In August 2017 New York’s Museum of Modern Art announced that it would be auctioning 400 photography prints at Christie’s in a series of sales across autumn and into the new year.

In 1940, MoMA became the first American Museum to dedicate a department to Photography, cementing photography’s already growing presence as an art form. Today the collection holds over 30,000 modern and contemporary photographs and is considered one of the most comprehensive collections, charting photography from its 19th-century roots to today. So what does MoMA’s decision to sell a selection of this collection mean to the wider industry?

The first auction, a sale of thirty-five Henri Cartier-Bresson prints, realised $313,150, with an editioned print of ‘Behind the Gare St.Lazare, Paris’ taking a hammer price of $81,250; $56,000 over its top estimate of $25,000. The print was released from MoMA’s collection just over five decades after it was first exhibited by them in The Photographer’s Eye exhibition in 1964.

Henri Cartier-Bresson was one of the most influential photographers in the industry, best known for co-founding one of the most successful photography agencies in the world: Magnum, as well as the standout initiator of ‘the decisive moment’ – an instinctual choice to release the shutter at the most significant moment, resulting in one image that encapsulates the photograph’s story. Because of this, and his stellar body of work, Cartier-Bresson continues to act as the perennial practitioner for photography students all over the world. With this in mind, why is Cartier-Bresson’s print worth only 2% of the most expensive photograph ever sold at auction?

Looking at the results from MoMA’s other auctions brings up further questions. The second of their sales was the ‘Photographs including Property from the Museum of Modern Art’ auction, which saw the sales of three of the most expensive photographs to be sold this year – none of which were from MoMA’s collection. It was Ansel Adams’ ‘Clearing Winter Storm, Yosemite National Park, California,1938’ print that was MoMA’s most expensive lot to sell, which sold for $100,000; $20,000 above the top estimate of $80,000.

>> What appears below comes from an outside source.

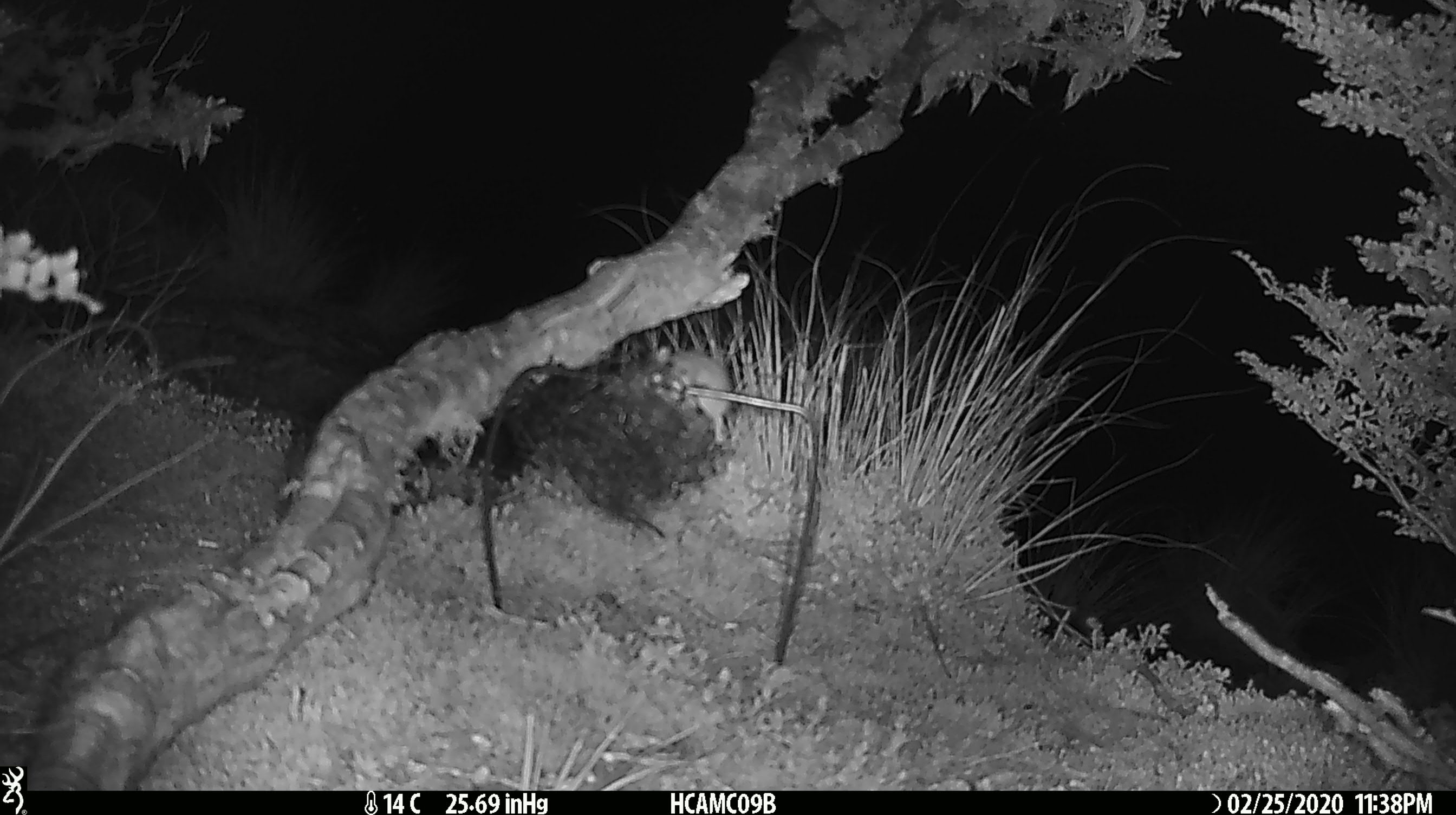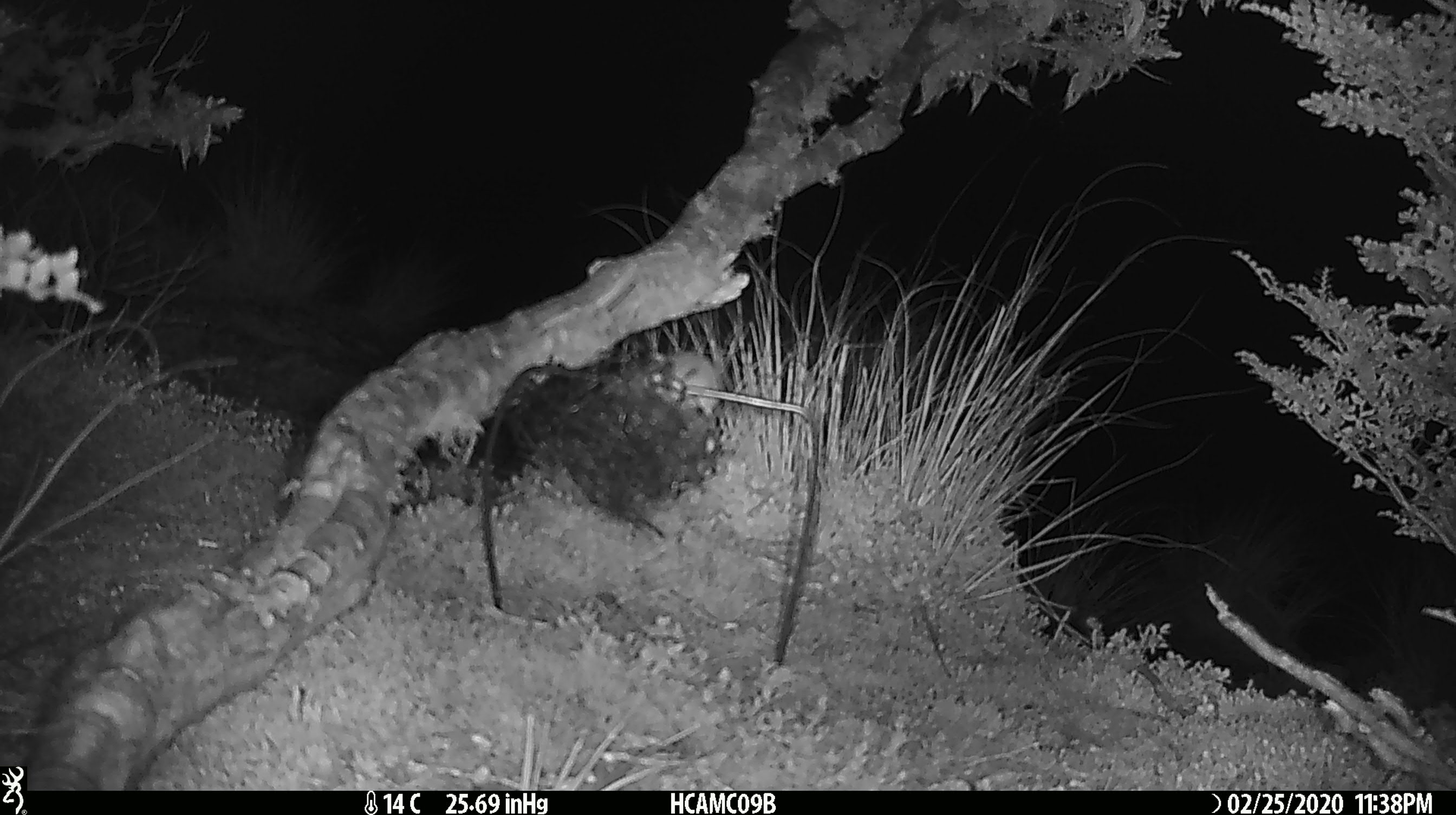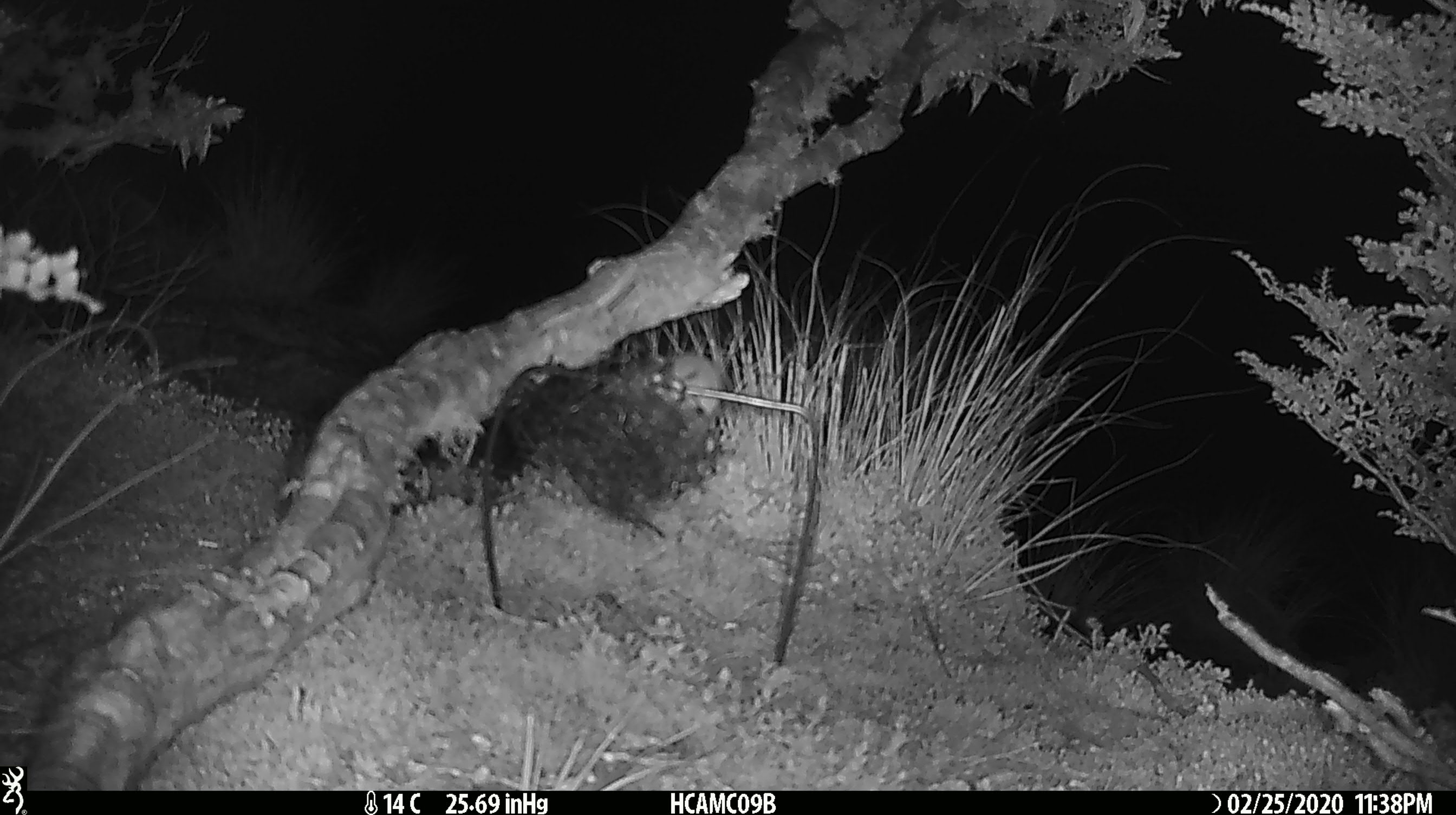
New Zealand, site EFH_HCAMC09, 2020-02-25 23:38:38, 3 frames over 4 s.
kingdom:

In America, Ansel Adams is largely a household name, and internationally is considered one of the most famous photographers, and certainly the most famous Landscape photographer. So why did work by Peter Beard, Irving Penn, Robbert Mapplethorpe, Hiroshi Sugimoto and Man Ray, all sell for tens of thousands of dollars more?

It could be that MoMA’s photographs were later editions by the artists, making the work less valuable than a first edition print. It could also be that buyers consider MoMA’s prints as cast-offs. Why should collectors buy a print that even MoMA don’t want?

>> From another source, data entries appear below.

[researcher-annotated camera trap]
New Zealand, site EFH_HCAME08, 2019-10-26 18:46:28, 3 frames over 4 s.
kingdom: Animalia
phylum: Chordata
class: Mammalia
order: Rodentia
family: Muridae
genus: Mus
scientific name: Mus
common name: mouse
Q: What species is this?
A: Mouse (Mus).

Or it could be because of a recent, ongoing shift in photography at auction, where increasingly mindful buyers are looking to invest in more contemporary works, usually from artists who are still living.

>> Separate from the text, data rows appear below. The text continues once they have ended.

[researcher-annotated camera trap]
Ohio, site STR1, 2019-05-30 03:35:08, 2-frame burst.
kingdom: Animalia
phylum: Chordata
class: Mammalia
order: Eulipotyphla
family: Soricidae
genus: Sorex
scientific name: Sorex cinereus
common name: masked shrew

These auction results reflect not only on MoMA but on photography as a whole.

Where buyers have previously been cautious about risking their money on newer works, which may, not only lack the stellar provenance of an older, more established work but may also lack the unique quality of analogue printing, synonymous with pre 21st-century photography. But contemporary practitioners, such as Andreas Gursky (whose Rhein II is the most expensive photograph sold at auction at over $4 million) and Wolfgang Tillmans, have proved that contemporary art can retain the fresh, bold qualities, while also using the unique analogue techniques. And, in turn, this has resulted in an explosion of high-priced contemporary prints routinely out-performing the reliable silver prints of centuries past.

MoMA claimed that selling these 400 photographs would help them to ‘refine’ their collection, and the sales would help the museum’s photography acquisitions fund. So, perhaps MoMA’s move suggests a growing appetite for the continuing growth of photography as an art form, and is the biggest sign yet that we’re entering a new phase in the auction of photographs, one which turns its attention from the past, and into the present, which ultimately will prove beneficial for the future of photography.